What Should We Tell Our Children About Vietnam?

  1. 1. The war was fought in a “noble cause”—defending South Vietnam from a Communist takeover. Events confirmed that a Communist takeover brought great harm to the Vietnamese people; more than a million fled.
  2. 2. Presidents Kennedy, Johnson, and Nixon tried to fight the war “on the cheap.” They did not ask for a congressional declaration of war; they did not mobilize the country behind the war; they did not work out a long-term strategy for winning the war; Lyndon Johnson did not face the issue of whether or not the defense of South Vietnam, and all it entailed, was vital to America’s security.
  3. 3. American troops, at least until President Nixon began troop withdrawals in 1969, fought as well as (or better than) their elders in World War II or Korea. They were neither victims nor psychopaths (as portrayed in the movie Platoon). They were probably better disciplined than their elders; less damage and fewer civilian casualties were inflicted on the South Vietnamese than on the Koreans during the Korean War.
  4. 4. The South Vietnamese ally was caught up in a civil war—abetted by outsiders from North Vietnam. The South was historically less united than the North; the South Vietnamese officer corps was the only relatively coherent national organization; hence its members were embroiled in politics. There was no southern counterpart to the extraordinarily well-organized, battle-tested Communist party organization run from Hanoi. Even so, no South Vietnamese army unit ever deserted to the foe. South Vietnamese died in battle in far larger numbers than did the Americans. Some South Vietnamese units—for example, the Marines and the Airborne—were superb; others were badly led, badly trained. South Vietnam suffered from mediocre political leadership. Yet, in peacetime, South Vietnam would have been as prosperous as Taiwan or Singapore. It was outmatched by the North in a war for survival.
  5. 5. Geography and political constraints made an allied victory impossible under the ground rules that were in effect between 1965 and 1973. Hanoi was able to use Laos and Cambodia freely to reinforce the southern battlefield, always protected by U.S. self-constraints. It was an Indochina war, as seen from Hanoi, if not from Washington.
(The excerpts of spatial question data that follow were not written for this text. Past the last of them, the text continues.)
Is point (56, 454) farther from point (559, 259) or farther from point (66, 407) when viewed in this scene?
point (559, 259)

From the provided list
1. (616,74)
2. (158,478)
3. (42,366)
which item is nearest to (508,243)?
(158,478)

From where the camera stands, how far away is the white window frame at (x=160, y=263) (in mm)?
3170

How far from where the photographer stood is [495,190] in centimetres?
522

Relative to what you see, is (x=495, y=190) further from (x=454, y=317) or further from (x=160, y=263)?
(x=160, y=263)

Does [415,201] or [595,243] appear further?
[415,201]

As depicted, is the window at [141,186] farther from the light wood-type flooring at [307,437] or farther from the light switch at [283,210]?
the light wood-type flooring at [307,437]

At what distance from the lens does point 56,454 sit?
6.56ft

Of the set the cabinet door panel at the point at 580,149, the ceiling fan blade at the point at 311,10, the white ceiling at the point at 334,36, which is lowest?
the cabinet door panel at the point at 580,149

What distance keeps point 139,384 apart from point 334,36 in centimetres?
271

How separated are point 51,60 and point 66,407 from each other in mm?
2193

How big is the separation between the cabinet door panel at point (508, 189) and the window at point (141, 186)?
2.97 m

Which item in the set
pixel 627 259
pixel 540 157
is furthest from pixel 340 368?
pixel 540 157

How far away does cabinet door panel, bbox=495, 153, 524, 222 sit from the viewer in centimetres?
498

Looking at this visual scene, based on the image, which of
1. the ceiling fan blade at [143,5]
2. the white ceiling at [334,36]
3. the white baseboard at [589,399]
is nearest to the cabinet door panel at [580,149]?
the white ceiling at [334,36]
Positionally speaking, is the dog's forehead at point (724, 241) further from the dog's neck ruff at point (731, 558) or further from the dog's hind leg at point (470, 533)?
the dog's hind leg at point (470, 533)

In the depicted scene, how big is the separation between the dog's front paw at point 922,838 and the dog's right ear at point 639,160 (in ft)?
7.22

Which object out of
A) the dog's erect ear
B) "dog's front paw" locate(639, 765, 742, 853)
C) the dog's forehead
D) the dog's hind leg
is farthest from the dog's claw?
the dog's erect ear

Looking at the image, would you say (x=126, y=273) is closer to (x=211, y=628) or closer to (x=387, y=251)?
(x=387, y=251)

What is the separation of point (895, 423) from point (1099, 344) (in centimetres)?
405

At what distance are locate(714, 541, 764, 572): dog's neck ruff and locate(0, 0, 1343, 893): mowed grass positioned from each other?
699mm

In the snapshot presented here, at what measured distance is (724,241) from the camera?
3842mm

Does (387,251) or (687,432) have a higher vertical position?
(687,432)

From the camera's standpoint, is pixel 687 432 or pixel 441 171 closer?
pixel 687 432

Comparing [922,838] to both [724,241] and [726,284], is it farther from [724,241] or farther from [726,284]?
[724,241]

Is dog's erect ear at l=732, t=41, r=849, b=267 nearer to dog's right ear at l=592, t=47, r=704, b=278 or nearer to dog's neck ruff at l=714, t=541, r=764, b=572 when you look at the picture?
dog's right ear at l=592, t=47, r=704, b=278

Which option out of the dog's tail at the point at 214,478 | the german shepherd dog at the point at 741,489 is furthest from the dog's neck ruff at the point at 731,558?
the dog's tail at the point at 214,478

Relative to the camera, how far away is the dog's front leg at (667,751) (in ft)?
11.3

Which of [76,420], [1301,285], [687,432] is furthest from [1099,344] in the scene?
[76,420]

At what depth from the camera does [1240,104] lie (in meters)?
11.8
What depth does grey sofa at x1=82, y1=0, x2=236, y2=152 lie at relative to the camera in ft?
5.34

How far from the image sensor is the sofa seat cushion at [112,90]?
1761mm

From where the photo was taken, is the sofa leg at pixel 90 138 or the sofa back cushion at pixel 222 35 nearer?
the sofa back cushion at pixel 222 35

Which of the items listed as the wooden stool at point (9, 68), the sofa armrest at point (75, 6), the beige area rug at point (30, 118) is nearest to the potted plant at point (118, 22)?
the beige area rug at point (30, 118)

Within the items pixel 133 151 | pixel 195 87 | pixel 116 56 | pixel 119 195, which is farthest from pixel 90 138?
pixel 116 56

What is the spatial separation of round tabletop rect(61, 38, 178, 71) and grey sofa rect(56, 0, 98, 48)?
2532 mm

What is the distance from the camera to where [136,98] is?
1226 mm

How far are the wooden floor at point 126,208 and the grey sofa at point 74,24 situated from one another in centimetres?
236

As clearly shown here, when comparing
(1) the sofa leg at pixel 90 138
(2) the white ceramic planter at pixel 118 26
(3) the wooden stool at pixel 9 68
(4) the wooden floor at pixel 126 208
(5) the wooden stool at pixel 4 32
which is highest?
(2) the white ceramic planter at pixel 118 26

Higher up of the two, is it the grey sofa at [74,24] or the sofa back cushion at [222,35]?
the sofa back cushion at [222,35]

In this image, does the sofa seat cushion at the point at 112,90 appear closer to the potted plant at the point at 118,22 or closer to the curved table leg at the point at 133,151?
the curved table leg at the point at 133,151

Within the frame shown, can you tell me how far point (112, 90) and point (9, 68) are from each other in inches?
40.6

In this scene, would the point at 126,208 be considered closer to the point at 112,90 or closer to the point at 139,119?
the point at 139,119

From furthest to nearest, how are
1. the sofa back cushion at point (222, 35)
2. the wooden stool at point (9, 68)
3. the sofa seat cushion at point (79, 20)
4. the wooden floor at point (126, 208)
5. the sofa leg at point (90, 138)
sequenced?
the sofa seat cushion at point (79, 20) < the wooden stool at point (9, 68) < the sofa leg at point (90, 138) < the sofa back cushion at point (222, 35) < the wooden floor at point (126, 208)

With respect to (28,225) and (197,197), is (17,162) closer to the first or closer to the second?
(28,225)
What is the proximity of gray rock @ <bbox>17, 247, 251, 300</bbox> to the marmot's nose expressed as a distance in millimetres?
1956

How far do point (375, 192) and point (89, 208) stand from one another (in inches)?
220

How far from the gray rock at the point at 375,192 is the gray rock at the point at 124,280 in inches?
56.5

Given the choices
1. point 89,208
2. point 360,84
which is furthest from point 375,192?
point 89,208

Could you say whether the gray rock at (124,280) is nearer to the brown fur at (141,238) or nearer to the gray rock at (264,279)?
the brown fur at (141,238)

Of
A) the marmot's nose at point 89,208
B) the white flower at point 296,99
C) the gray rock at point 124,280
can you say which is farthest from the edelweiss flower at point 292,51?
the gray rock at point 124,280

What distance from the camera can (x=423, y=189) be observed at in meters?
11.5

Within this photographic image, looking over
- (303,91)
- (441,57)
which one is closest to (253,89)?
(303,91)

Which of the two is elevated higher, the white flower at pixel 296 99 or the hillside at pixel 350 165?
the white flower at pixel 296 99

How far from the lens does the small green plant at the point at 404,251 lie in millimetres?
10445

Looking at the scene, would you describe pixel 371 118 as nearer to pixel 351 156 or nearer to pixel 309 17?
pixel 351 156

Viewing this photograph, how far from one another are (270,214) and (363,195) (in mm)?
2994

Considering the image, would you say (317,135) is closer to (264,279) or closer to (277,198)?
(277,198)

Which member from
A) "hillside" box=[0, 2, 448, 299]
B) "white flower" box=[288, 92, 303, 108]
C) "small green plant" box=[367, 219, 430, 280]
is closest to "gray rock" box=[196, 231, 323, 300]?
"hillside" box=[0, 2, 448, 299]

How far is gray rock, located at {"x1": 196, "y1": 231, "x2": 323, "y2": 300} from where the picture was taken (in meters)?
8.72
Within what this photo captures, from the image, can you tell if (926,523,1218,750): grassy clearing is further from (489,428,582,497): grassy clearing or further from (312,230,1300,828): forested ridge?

United States forces were not allowed to block the Ho Chi Minh Trail in Laos and Cambodia. As long as the trail was open, the war could not be won, and peace could not come to the South. Being able to use the trail gave Hanoi the strategic initiative. The North Vietnamese could choose to fight or fall back to the “sanctuaries.” As the United States set it up, they simply could outlast us in a contest of wills.
If you really want to win a war, you’re best off fighting it on your own, with as little help from outside as possible.

Malcolm Browne Chief Indochina Correspondent, Associated Press, 1961-65; Saigon Correspondent, ABC, 1965-66

Your question is about as tough as a question can be, and I certainly don’t pretend to know the answer. Put another way, how could you explain to an English or Russian kid living in 1860 what the Crimean War had been all about? A century from now will anyone remember Vietnam at all, or was it just a footnote to the twentieth century?

Maybe there are a couple of ways to look at it.

One is to suppose that there were two sets of good guys, one led by John F. Kennedy and the other by Ho Chi Minh, who were equally convinced that the other side was the bad guy. Ten years later, after the loss of nearly two million lives and economic damage on both sides, we decided to call it a draw.

We can also look at it as a local test between Soviet expansionism and American resistance to the Soviets. For now, with Hanoi as a loyal Moscow ally and with Soviet warships based at Cam Ranh Bay, it certainly looks like a Soviet victory. But time has a way of changing such things. In 1939 the Fascists gained a clear-cut victory in Spain over the combined forces of the Communists and democrats. Opposition to the Falange was wiped out, and as long as Franco lived, Spain remained a Fascist dictatorship. Who could have guessed that four decades after Franco’s smashing victory, a peaceful and almost uneventful transition would bring to Spain a liberal political democracy in which dissent and freedom of choice are vigorously encouraged?

Maybe the lesson of Vietnam was this: If you really want to win a war, you’re best off fighting it on your own, with as little help from outside as possible. I watched South Vietnamese fighting spirit evaporate in direct proportion to increases in the level of U.S. aid, combat assistance, and advice that was poured in. It’s just possible that Saigon would have waged a better war if we had simply stayed out. In the early 1960s it cost one of the Trung Lap rangers about thirteen cents to kill a Communist guerrilla. When we began using Guam-based B-52s for that job, the cost rose to about $137,000 for every guerrilla killed. The Saigon troops stood back and laughed at us, until they realized they were laughing at their own doom, and then it was too late. Fed up, the United States pulled out, and the roof caved in.